Il semble pourtant y avoir plusieurs cas dans une règle, mais je ne saurais l'expliquer.

"J'ai peur d*u* Docteur F."

*mais* :

"J'ai peur d*e* Monseigneur l'Evêque"


----------



## Tharkun35

snarkhunter said:


> ... "du" : "Docteur" est bien un titre, mais cela reste néanmoins avant tout un _nom commun_."


Je suppose que tu connais les travaux de feu Jean-Pierre Lacroux. Voilà ce qu'il disait à propos de « docteur » :



> D’abord,  il faut rappeler qu’en France « docteur » n’est pas un titre de  civilité. Point très important… Par conséquent, il n’est jamais  nécessaire (obligatoire…) de l’abréger. Ce qui ne signifie évidemment  pas que cela soit toujours interdit…
> Tous ceux — et ils sont nombreux… — qui considèrent que Dr appartient strictement à la même série que les abréviations des titres de civilité (M. ou Mr, Mme, Mlle, Me, Mgr)  se plantent… Un indice : dans quelles circonstances pouvez-vous  employer, au sein d’une phrase et devant un patronyme, le terme _docteur_ sans article ? Lorsque vous vous adressez à un docteur.
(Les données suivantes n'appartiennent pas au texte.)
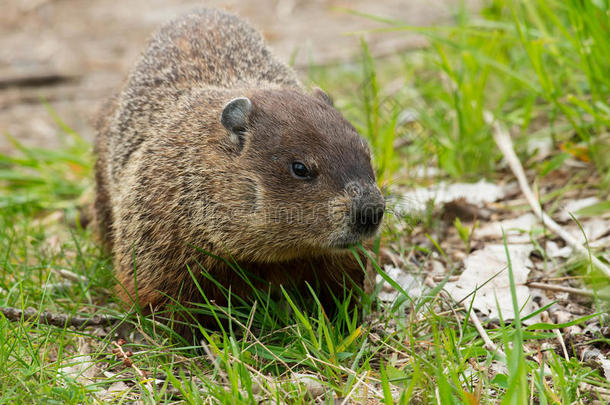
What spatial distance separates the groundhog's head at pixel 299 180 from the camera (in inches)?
153

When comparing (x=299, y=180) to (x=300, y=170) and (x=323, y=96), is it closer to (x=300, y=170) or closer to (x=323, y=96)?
(x=300, y=170)

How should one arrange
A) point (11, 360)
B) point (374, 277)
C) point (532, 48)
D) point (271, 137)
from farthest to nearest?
1. point (532, 48)
2. point (374, 277)
3. point (271, 137)
4. point (11, 360)

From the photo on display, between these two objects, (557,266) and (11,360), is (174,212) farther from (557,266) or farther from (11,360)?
(557,266)

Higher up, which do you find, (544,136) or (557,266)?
(544,136)

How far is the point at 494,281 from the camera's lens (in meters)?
4.76

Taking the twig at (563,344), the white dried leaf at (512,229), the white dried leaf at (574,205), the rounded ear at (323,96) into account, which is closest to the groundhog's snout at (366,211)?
the rounded ear at (323,96)

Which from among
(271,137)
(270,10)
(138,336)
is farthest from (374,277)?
(270,10)

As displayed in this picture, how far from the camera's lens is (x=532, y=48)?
5.60 m

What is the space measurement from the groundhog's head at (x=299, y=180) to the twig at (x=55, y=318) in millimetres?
1119

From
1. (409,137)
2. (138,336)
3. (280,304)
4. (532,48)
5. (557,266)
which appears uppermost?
(532,48)

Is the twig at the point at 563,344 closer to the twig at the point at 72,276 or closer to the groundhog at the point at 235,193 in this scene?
the groundhog at the point at 235,193

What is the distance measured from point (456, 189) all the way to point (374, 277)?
1792 millimetres

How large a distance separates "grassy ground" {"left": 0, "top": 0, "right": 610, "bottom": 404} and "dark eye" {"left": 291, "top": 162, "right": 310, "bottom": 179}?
2.83 feet

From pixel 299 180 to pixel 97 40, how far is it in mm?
9515
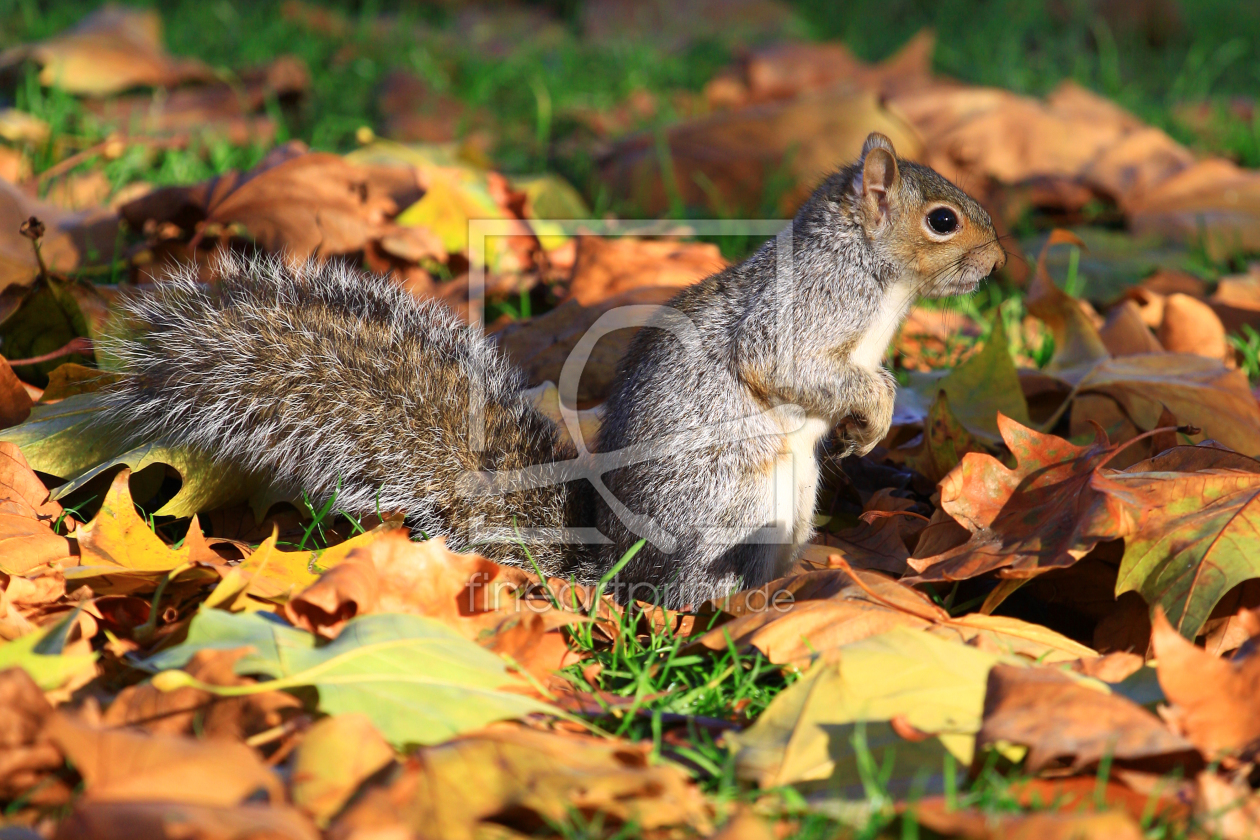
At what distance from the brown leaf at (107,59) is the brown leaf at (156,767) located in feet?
9.99

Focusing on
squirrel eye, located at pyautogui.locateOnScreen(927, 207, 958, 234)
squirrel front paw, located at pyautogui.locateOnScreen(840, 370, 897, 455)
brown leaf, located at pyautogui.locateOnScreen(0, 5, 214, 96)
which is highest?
brown leaf, located at pyautogui.locateOnScreen(0, 5, 214, 96)

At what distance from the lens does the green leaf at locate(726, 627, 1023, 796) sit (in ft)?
3.84

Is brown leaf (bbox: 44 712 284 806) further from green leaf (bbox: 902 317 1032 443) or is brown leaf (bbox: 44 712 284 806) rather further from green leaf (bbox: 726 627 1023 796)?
green leaf (bbox: 902 317 1032 443)

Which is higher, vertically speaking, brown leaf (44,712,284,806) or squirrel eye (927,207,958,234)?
squirrel eye (927,207,958,234)

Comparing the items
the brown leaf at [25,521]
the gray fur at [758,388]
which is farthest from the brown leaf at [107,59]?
the gray fur at [758,388]

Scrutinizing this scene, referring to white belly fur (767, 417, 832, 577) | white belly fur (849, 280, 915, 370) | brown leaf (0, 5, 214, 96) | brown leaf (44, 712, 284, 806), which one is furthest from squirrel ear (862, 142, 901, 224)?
brown leaf (0, 5, 214, 96)

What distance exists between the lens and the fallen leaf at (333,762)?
106cm

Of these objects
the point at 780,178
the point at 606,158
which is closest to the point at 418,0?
the point at 606,158

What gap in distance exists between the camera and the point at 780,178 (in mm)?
3387

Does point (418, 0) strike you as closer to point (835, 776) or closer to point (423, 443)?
point (423, 443)

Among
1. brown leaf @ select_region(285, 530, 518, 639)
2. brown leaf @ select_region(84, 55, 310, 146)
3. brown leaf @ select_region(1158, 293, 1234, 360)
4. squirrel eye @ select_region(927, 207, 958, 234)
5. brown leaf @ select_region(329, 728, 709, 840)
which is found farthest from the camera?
brown leaf @ select_region(84, 55, 310, 146)

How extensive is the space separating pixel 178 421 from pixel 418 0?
4433 mm

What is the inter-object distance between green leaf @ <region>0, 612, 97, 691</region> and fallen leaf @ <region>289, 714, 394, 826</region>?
0.90 feet

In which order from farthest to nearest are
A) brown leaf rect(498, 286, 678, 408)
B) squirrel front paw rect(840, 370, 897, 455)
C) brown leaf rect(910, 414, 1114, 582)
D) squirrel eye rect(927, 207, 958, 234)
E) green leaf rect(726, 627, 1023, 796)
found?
1. brown leaf rect(498, 286, 678, 408)
2. squirrel eye rect(927, 207, 958, 234)
3. squirrel front paw rect(840, 370, 897, 455)
4. brown leaf rect(910, 414, 1114, 582)
5. green leaf rect(726, 627, 1023, 796)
Donc, déjà, dehors l’abréviation, du balai, faute grave…
> Maintenant,  associons un docteur à un quidam quelconque, à une dame, à une  demoiselle, à un avocat et à un évêque… et évoquons tout ce beau monde :  « Hier, j’ai rencontré M. (ou Mr) Dugenou, Mme Machin, Mlle Untel, Me Ruban, Mgr Dupanloup et… Dr Duberger » ? Non, évidemment : « _Le_  docteur Duberger ». Pour un docteur en médecine (les autres ne comptent  pas…) français impliqué dans une phrase française, la graphie « le Dr Duberger » ne serait pas atrocement fautive (milliers d’exemples disponibles…), mais elle est foutrement déconseillée…


----------



## snarkhunter

... en fait, et après réflexion, il m'apparaît que je n'utiliserais sans doute pas moi-même la formulation que j'avais indiquée précédemment !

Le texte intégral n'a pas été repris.